En reconnaissant que les comités établis dans cette institution « fournissent un régime de gouvernance solide et intégré pour la protection de la vie privée », la commissaire déplore que le comité des TI n’ait pas tenu de réunion… depuis deux ans.
« Nous avons déterminé que le Comité de gestion de la sécurité des TI n’a pas tenu de réunions depuis 2006. Le mandat du Comité consistait à évaluer les incidences potentielles des importants changements apportés aux systèmes sur la protection de la vie privée. En réalité, le Comité n’est pas fonctionnel, ce qui risque d’avoir des incidences négatives importantes sur la protection de la vie privée », indique la Commissaire.

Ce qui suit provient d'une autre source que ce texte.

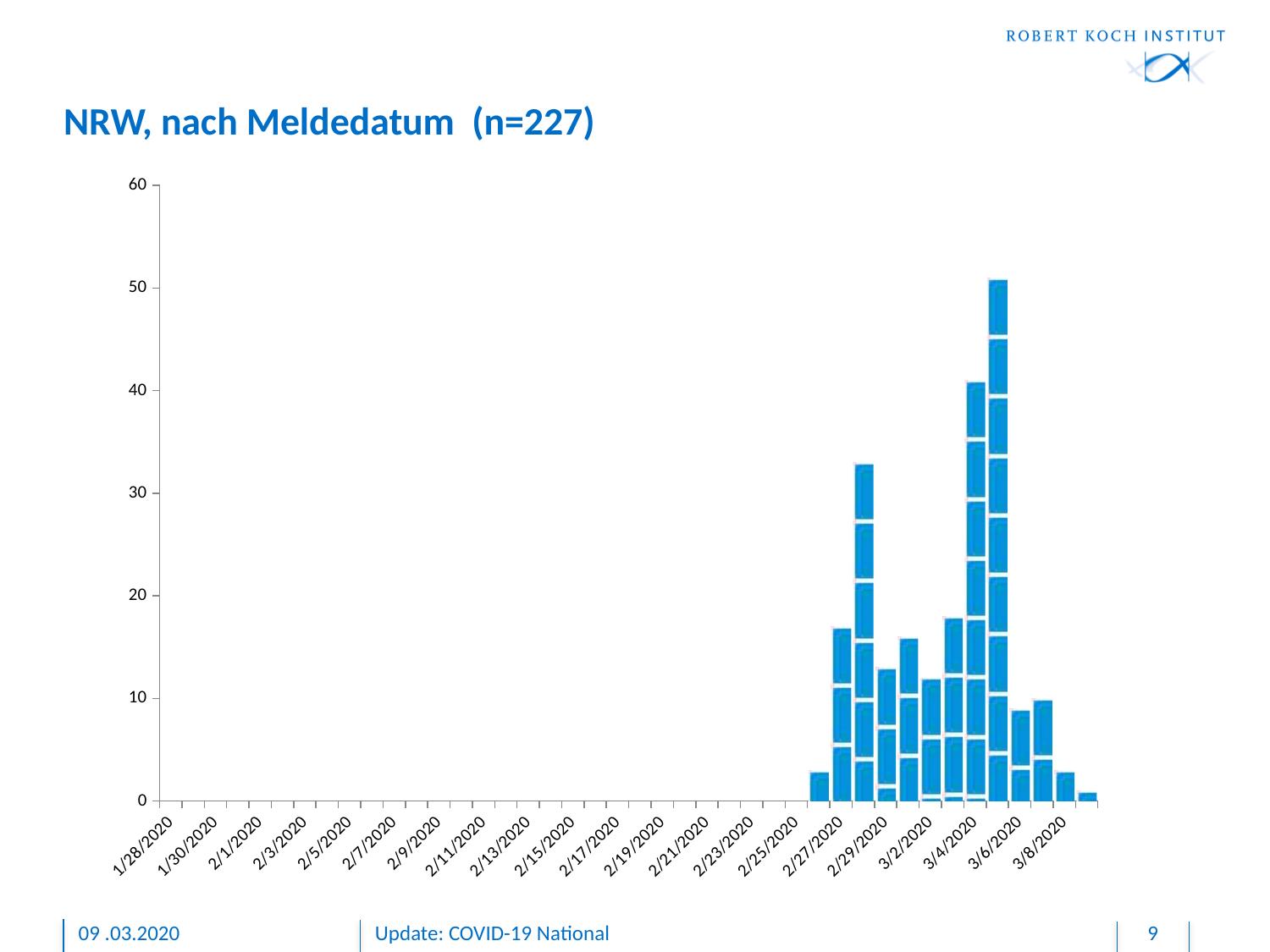
What kind of chart is shown on the slide? bar chart Is the value for 3/6/2020 greater or less than 20? less Is the value for 3/2/2020 greater or less than 20? less Which date has the larger value, 2/27/2020 or 3/2/2020? 2/27/2020 Is the value for 3/8/2020 greater or less than 10? less What is the title of the chart? NRW, nach Meldedatum (n=227) Which date has the larger value, 3/4/2020 or 2/27/2020? 3/4/2020 What is the total number of cases (n) given in the chart title? 227 How many date labels are shown on the x axis? 21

Plus loin dans le rapport, on souligne l’existence d’un Manuel des politiques et méthodes de sécurité, consacré aux procédures de collecte et de traitement de renseignements « sensibles », qui fait état des pratiques de sécurité liées au stockage et au transport hors des lieux du travail des ordinateurs personnels, de la sécurité liée au télétravail et de la sécurité des courriels et des réseaux locaux.

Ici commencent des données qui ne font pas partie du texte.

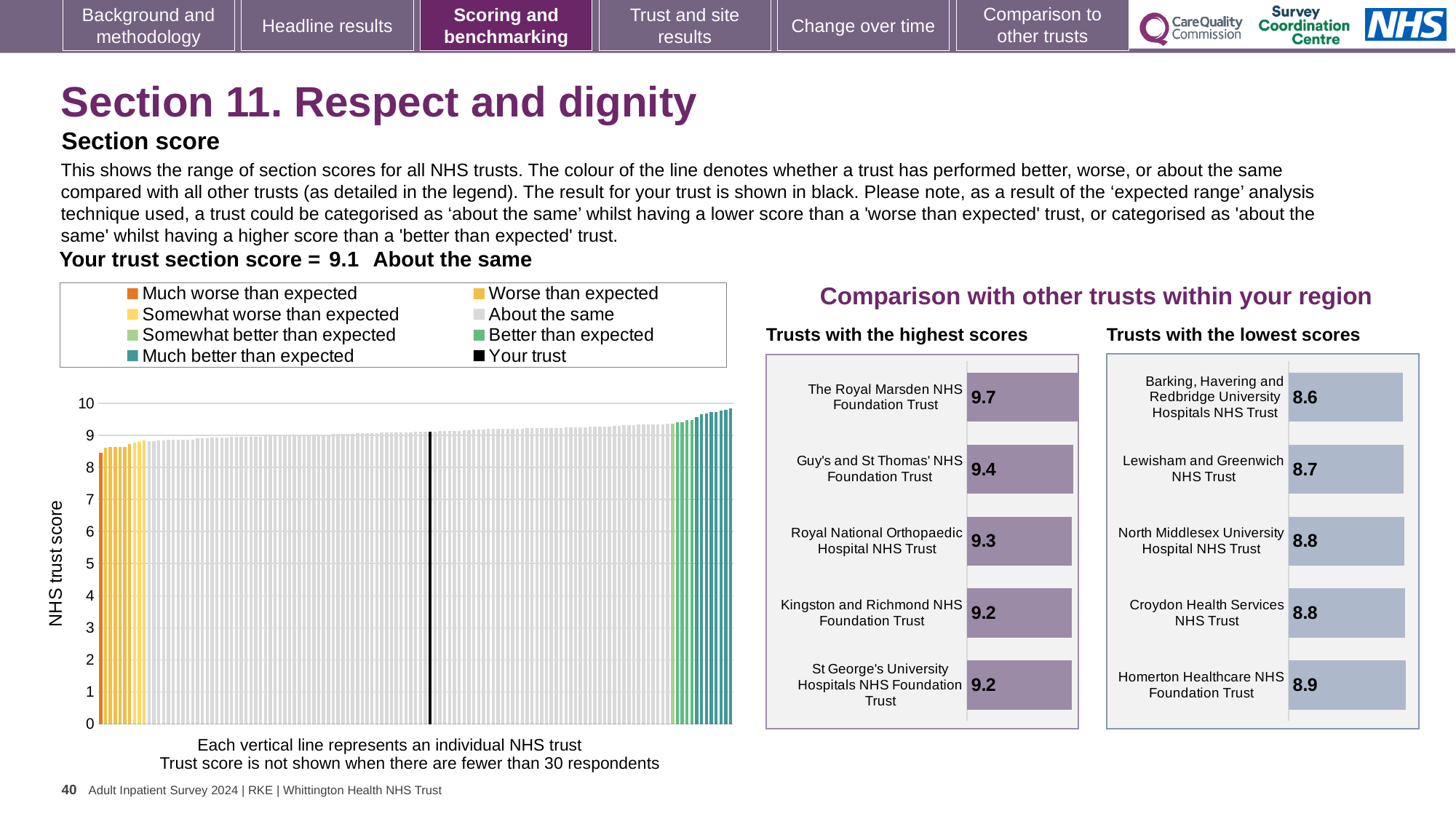
In the 'Trusts with the lowest scores' chart, which trust has the lowest score? Barking, Havering and Redbridge University Hospitals NHS Trust In the 'Trusts with the highest scores' chart, which trust has the highest score? The Royal Marsden NHS Foundation Trust In the 'Trusts with the lowest scores' chart, what is the score for Lewisham and Greenwich NHS Trust? 8.7 In the 'Trusts with the highest scores' chart, what is the difference between the scores of The Royal Marsden NHS Foundation Trust and Guy's and St Thomas' NHS Foundation Trust? 0.3 In the main chart on the left showing all NHS trusts, what is the section score for your trust (the black bar)? 9.1 How many trusts are shown in the 'Trusts with the lowest scores' chart? 5 In the 'Trusts with the lowest scores' chart, which has the larger score: Lewisham and Greenwich NHS Trust or Homerton Healthcare NHS Foundation Trust? Homerton Healthcare NHS Foundation Trust In the main chart on the left showing all NHS trusts, do the bar values rise or fall from left to right? rise In the 'Trusts with the highest scores' chart, what is the score for Royal National Orthopaedic Hospital NHS Trust? 9.3 What kind of chart is the main chart on the left showing all NHS trusts? bar chart How many entries does the legend of the main chart on the left list? 8 In the 'Trusts with the highest scores' chart, what is the score for The Royal Marsden NHS Foundation Trust? 9.7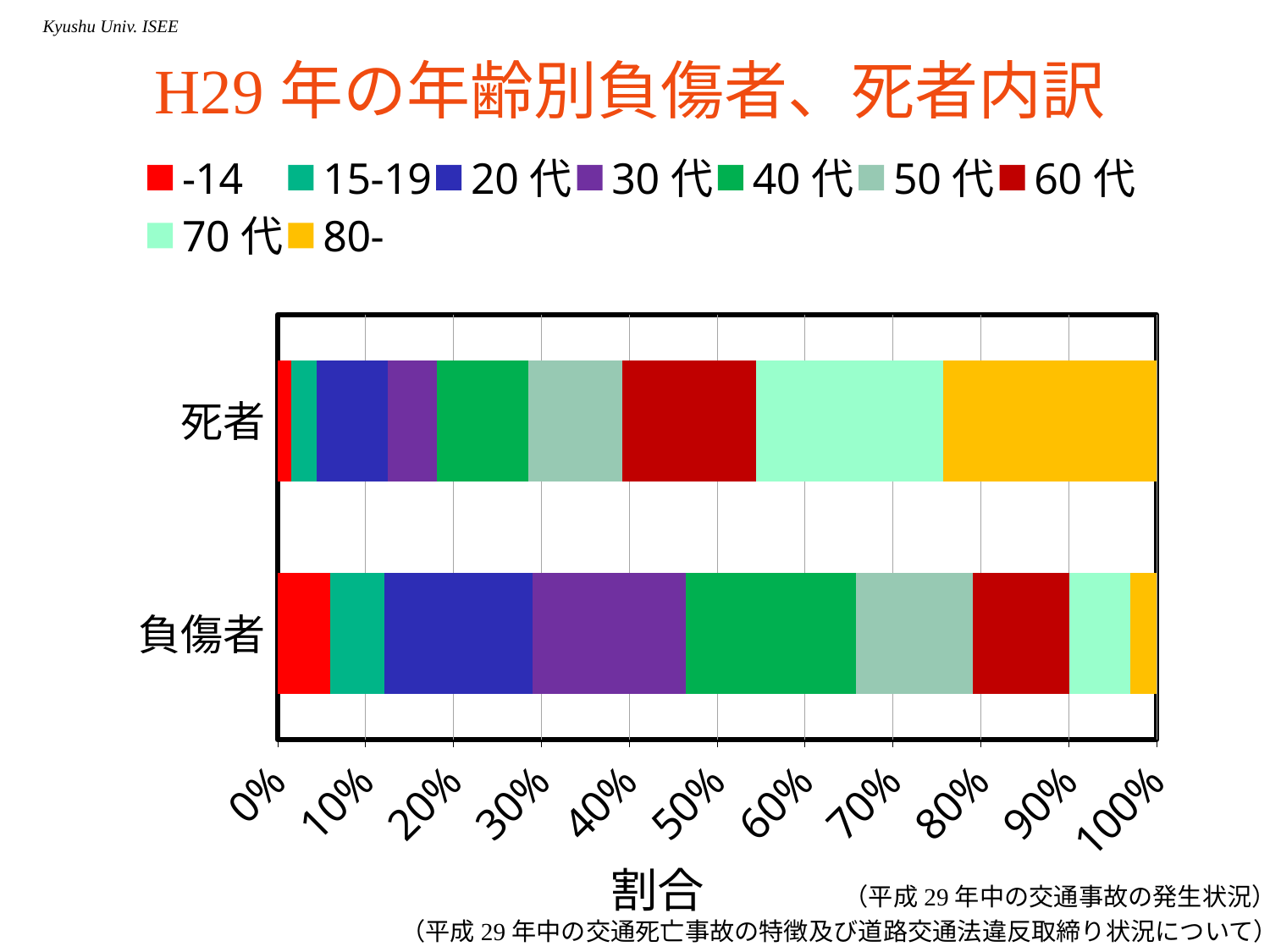
What is the label of the horizontal axis? 割合 Is the share of the 80- group in the 死者 bar greater or less than 20%? greater Is the share of the -14 group in the 死者 bar greater or less than 10%? less Is the share of the 30代 group in the 負傷者 bar greater or less than 10%? greater What kind of chart is shown on the slide? stacked bar chart Which bar has the larger share for the 80- group, 死者 or 負傷者? 死者 How many categories (bars) does the chart show? 2 Which age group has the smallest share in the 死者 bar? -14 How many series does the legend list? 9 What is the title of the chart on the slide? H29年の年齢別負傷者、死者内訳 What do the segments of each bar add up to? 100%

Rapport de la Vérificatrice générale
Le rapport de la Vérificatrice, qui reprend quelques-unes des observations soulignées par celui de la Commissaire, fournit quelques informations additionnelles quant à l’utilisation des technologies de l’information et des communications.
En introduction, Mme Fraser souligne que les institutions évaluées, qui fournissent davantage de services à l’aide de moyens électroniques de communication et de transmission et utilisent des bases de données aux fins d’identification et d’authentification des citoyens, « doivent veiller à le faire de façon efficiente et s’assurer que l’information qu’elles utilisent est valide et exacte ».
Toutefois, la Vérificatrice affirme qu’il est difficile d’évaluer les coûts de gestion des renseignements sur l’identité. Les coûts estimatifs de mise au point des bases de données évaluées varient de 12 M$ à 31 M$ et les coûts d’exploitations annuels varient de 3 M$ à 20 M$, mais les coûts de collecte des données, les coûts des activités de contrôle de la qualité les coûts indirects ne sont pas inclus dans ces données, tandis que les coûts de retrait et d’archivage de l’information sont inconnus.
Absence de solutions communes et chevauchements
La Vérificatrice déplore que les institutions évaluées ne se soient pas dotées de mécanismes leur permettant de répondre à des besoins communs. Le rapport a observé, à cet effet, les processus d’identification et d’authentification pour la prestation des services en ligne et la validation des renseignements sur l’identité.
« Nous avons constaté que, même si les représentants de l’Agence de revenu du Canada et de Service Canada ont discuté à plusieurs reprises de la mise en oeuvre d’un système commun, ils ont finalement développé des systèmes semblables, mais distincts », note-t-on dans le rapport.
D’autre part, la Vérificatrice déplore le chevauchement de pratiques d’obtention de données de l’état civil des institutions fédérales auprès d’institutions provinciales. Notamment, pour les avis de décès, Élections Canada reçoit l’information sur CD-ROM, l’Agence de revenu du Canada par messages électroniques et Service Canada par courriel sécurisé.
« [Les coûts déboursés pour obtenir les avis de décès – 1,10 $ par avis], pris individuellement, ne sont peut-être pas importants; néanmoins, l’administration fédérale paie plus d’une fois pour recevoir les mêmes renseignements », constate la Vérificatrice.
Tout comme il est de mise dans des rapports soumis au Parlement canadien, les institutions fédérales ont, dans l’ensemble, accepté les observations et les recommandations formulées par les deux entités de vérification. Reste à savoir, lors des prochaines évaluations, si les changements promis se seront concrétisés.
Jean-François Ferland est journaliste au magazine Direction informatique.